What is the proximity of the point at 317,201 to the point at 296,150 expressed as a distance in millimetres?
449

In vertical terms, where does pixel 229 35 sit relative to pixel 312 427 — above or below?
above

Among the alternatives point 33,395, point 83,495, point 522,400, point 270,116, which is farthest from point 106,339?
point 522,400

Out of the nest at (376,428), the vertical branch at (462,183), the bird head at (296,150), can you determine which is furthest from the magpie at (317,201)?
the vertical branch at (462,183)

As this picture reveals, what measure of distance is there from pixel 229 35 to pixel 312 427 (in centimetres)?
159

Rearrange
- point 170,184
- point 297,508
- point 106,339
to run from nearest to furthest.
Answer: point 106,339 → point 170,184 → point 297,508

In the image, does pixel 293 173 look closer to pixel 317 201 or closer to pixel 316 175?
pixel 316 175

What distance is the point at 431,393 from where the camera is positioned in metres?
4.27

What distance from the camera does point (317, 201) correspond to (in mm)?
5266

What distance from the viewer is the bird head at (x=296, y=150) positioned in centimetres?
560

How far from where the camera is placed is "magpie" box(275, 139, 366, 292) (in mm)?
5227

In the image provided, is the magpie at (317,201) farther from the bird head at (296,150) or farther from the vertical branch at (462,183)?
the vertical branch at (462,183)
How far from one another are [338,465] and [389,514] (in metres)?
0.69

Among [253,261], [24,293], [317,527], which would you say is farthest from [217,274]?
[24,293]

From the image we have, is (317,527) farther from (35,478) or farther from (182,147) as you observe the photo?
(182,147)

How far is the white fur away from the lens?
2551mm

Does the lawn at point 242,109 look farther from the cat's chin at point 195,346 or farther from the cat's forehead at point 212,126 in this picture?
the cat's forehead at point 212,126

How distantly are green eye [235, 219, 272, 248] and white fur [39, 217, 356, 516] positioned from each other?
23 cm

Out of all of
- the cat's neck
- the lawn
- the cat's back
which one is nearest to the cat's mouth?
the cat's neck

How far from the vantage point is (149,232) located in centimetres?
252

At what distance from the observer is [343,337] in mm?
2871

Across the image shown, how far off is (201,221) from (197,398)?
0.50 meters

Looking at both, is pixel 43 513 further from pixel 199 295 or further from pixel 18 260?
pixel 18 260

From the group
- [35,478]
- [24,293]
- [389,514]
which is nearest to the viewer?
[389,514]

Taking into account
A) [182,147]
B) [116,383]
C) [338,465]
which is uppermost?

################

**INSTRUCTIONS FOR THE TASK:** Write out every line from the records above, word for word.

**WORKED ANSWER:**
What is the proximity of the point at 317,201 to the point at 296,150 expressed as a distance in millimetres?
449

In vertical terms, where does pixel 229 35 sit relative to pixel 312 427 — above or below?
above

Among the alternatives point 33,395, point 83,495, point 522,400, point 270,116, which is farthest from point 106,339?
point 522,400

Out of the nest at (376,428), the vertical branch at (462,183), the bird head at (296,150), can you determine which is furthest from the magpie at (317,201)?
the vertical branch at (462,183)

As this picture reveals, what measure of distance is there from pixel 229 35 to pixel 312 427 (in centimetres)?
159

Rearrange
- point 170,184
- point 297,508
- point 106,339
to run from nearest to furthest.
Answer: point 106,339 → point 170,184 → point 297,508

In the image, does pixel 293 173 look closer to pixel 317 201 or closer to pixel 316 175?
pixel 316 175

What distance is the point at 431,393 from where the camera is positioned in metres?
4.27

What distance from the camera does point (317, 201) correspond to (in mm)?
5266

What distance from the viewer is the bird head at (x=296, y=150) positioned in centimetres?
560

How far from where the camera is placed is "magpie" box(275, 139, 366, 292) (in mm)?
5227

In the image provided, is the magpie at (317,201) farther from the bird head at (296,150) or farther from the vertical branch at (462,183)?
the vertical branch at (462,183)
How far from one another are [338,465] and [389,514] (in metres)?
0.69

Among [253,261], [24,293], [317,527], which would you say is farthest from [217,274]?
[24,293]

From the image we have, is (317,527) farther from (35,478) or farther from (182,147) as you observe the photo?
(182,147)

How far is the white fur away from the lens?
2551mm

Does the lawn at point 242,109 look farther from the cat's chin at point 195,346 or farther from the cat's forehead at point 212,126 in this picture?
the cat's forehead at point 212,126

How distantly are green eye [235, 219, 272, 248] and white fur [39, 217, 356, 516] positioned from each other?
23 cm

Out of all of
- the cat's neck
- the lawn
- the cat's back
which one is nearest to the cat's mouth?
the cat's neck

How far from the vantage point is (149,232) located in centimetres?
252

At what distance from the observer is [343,337] in mm?
2871

Across the image shown, how far off is (201,221) from (197,398)?
0.50 meters

Looking at both, is pixel 43 513 further from pixel 199 295 or further from pixel 18 260?
pixel 18 260

From the group
- [35,478]
- [24,293]
- [389,514]
which is nearest to the viewer?
[389,514]

Taking into account
A) [182,147]
B) [116,383]
C) [338,465]
which is uppermost?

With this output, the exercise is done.